→ **DOCUMENT EXCERPT**
- Opening Delimiter -
News of Spanish losses in the 1808 Napoleonic Wars soon reached Latin America, but only on 19 April 1810 did the "cabildo" (city council) of Caracas decide to follow the example set by the Spanish provinces two years earlier. On 5 July 1811, seven of the ten provinces of the Captaincy General of Venezuela declared their independence in the Venezuelan Declaration of Independence. The First Republic of Venezuela was lost in 1812 following the 1812 Caracas earthquake and the Battle of La Victoria (1812). Simón Bolívar led an "Admirable Campaign" to retake Venezuela, establishing the Second Republic of Venezuela in 1813, but this did not last long either, falling to a combination of a local uprising and Spanish royalist reconquest.

In December 1819, the Congress of Angostura declared Gran Colombia an independent country. After two more years of war, which killed half of Venezuela's white population, the country achieved independence from Spain in 1821 under the leadership of Simón Bolívar. Bolívar's campaign to liberate New Granada from 1819 to 1820 enabled Venezuela to achieve a lasting independence from Spain. Venezuela, along with the modern-day Colombia, Panama, and Ecuador, formed part of the Republic of Gran Colombia until 1830, when Venezuela separated and became a separate sovereign country.
- Closing Delimiter -
→ **DATASET CONTENT**
- Opening Delimiter -
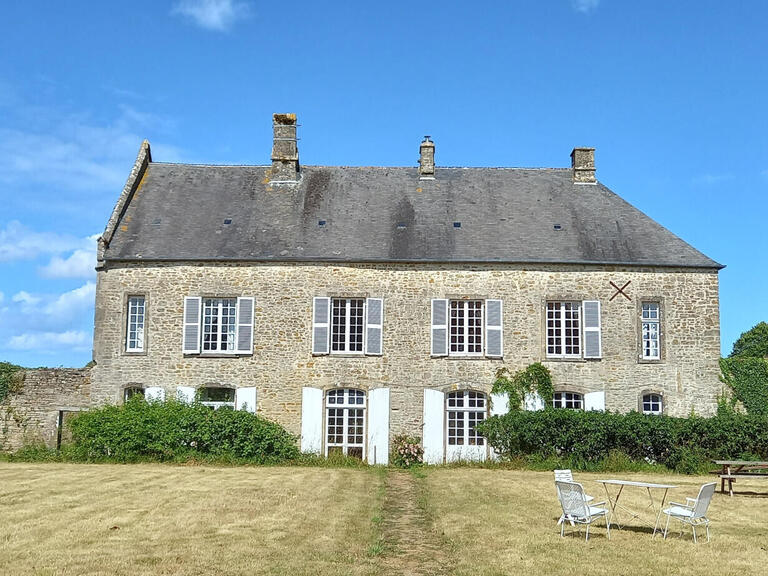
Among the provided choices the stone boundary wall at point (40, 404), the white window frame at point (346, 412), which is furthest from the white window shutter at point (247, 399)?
the stone boundary wall at point (40, 404)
- Closing Delimiter -
→ **TASKS FOR THIS EXERCISE**
**A.** Write out, word for word, the part of the passage on Venezuelan independence that opens with the words containing "News of Spanish" and closes with "Spanish royalist reconquest.".
**B.** According to the passage on Venezuelan independence, which places formed part of the Republic of Gran Colombia until 1830?
The data is separate material, unrelated to the passage on Venezuelan independence.

→ **RESPONSES BY TASK**
**A.**
News of Spanish losses in the 1808 Napoleonic Wars soon reached Latin America, but only on 19 April 1810 did the "cabildo" (city council) of Caracas decide to follow the example set by the Spanish provinces two years earlier. On 5 July 1811, seven of the ten provinces of the Captaincy General of Venezuela declared their independence in the Venezuelan Declaration of Independence. The First Republic of Venezuela was lost in 1812 following the 1812 Caracas earthquake and the Battle of La Victoria (1812). Simón Bolívar led an "Admirable Campaign" to retake Venezuela, establishing the Second Republic of Venezuela in 1813, but this did not last long either, falling to a combination of a local uprising and Spanish royalist reconquest.

**B.** Venezuela, Colombia, Panama, Ecuador